**Problem to work on**.
Please print, exactly as written, the line containing "LAS VEGAS, NV" and each line after it through the end of the material; pictures stay out.

**Dataset extract**.
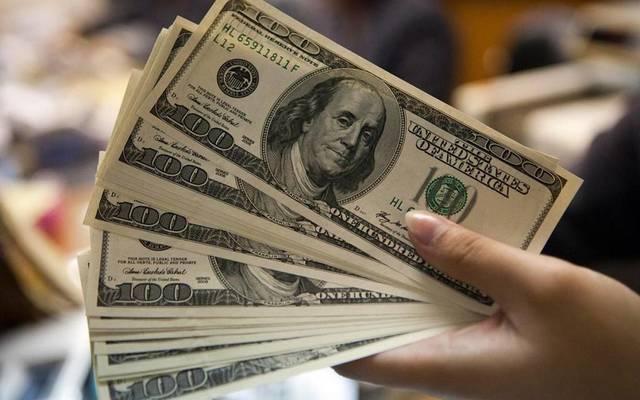 بيع المبالغ المحولة لحسابات المصارف في الخارج بسعر 1190 ديناراً لكل دولار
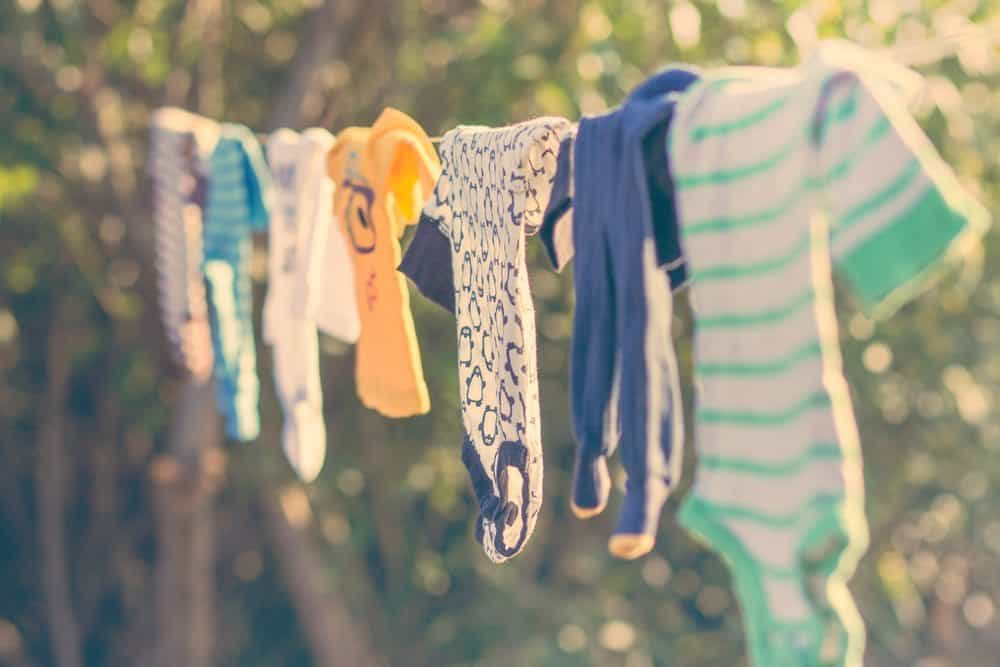 baby clothes hanging in the sun on a line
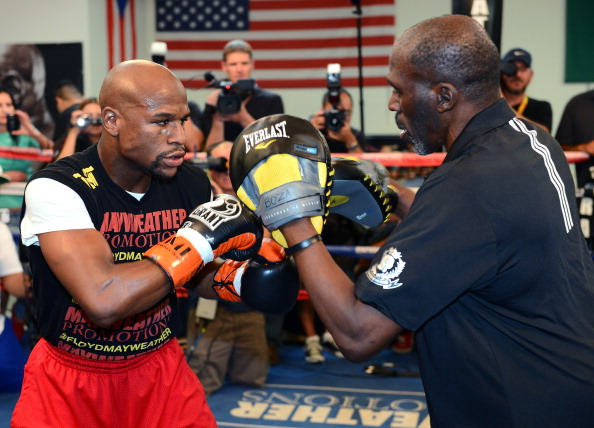 LAS VEGAS, NV - AUGUST 28:  Boxer Floyd Mayweather Jr. (L) works out with his trainer and uncle Roger Mayweather at the Mayweather Boxing Club on August 28, 2013 in Las Vegas, Nevada. Mayweather will face Canelo Alvarez in a WBC/WBA 154-pound title fight on September 14 in Las Vegas.  (Photo by Ethan Miller/Getty Images)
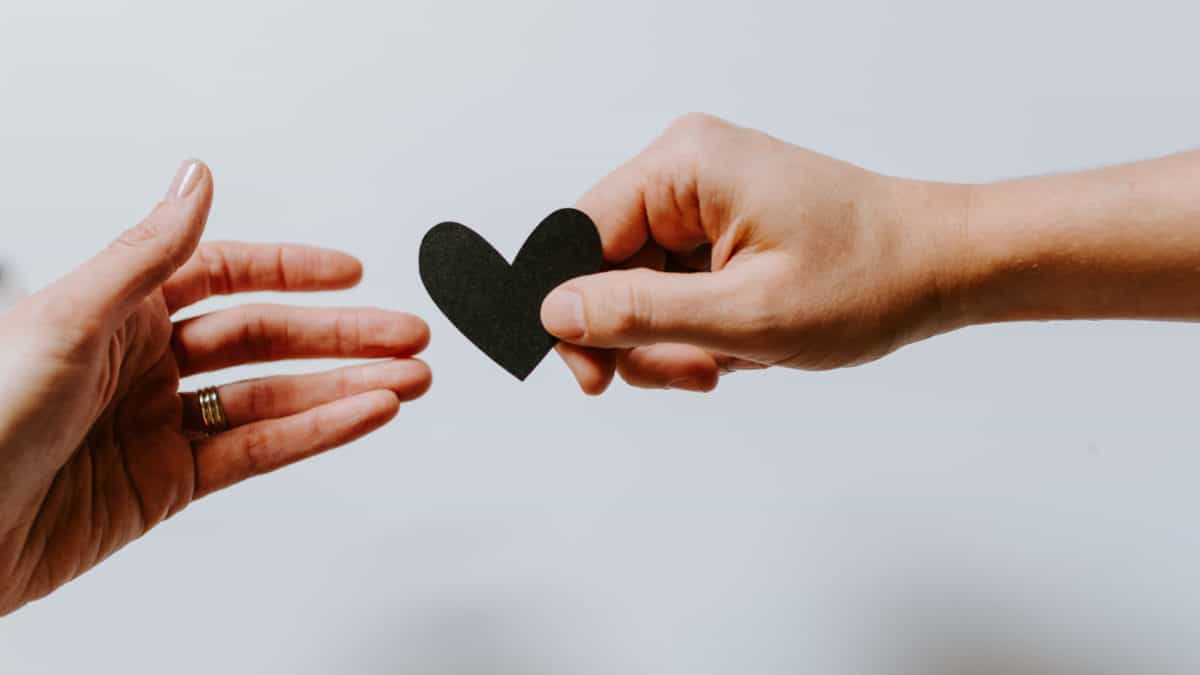 One Hand Giving A Paper Heart To Another Hand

**Written reply**.
 LAS VEGAS, NV - AUGUST 28:  Boxer Floyd Mayweather Jr. (L) works out with his trainer and uncle Roger Mayweather at the Mayweather Boxing Club on August 28, 2013 in Las Vegas, Nevada. Mayweather will face Canelo Alvarez in a WBC/WBA 154-pound title fight on September 14 in Las Vegas.  (Photo by Ethan Miller/Getty Images)
 One Hand Giving A Paper Heart To Another Hand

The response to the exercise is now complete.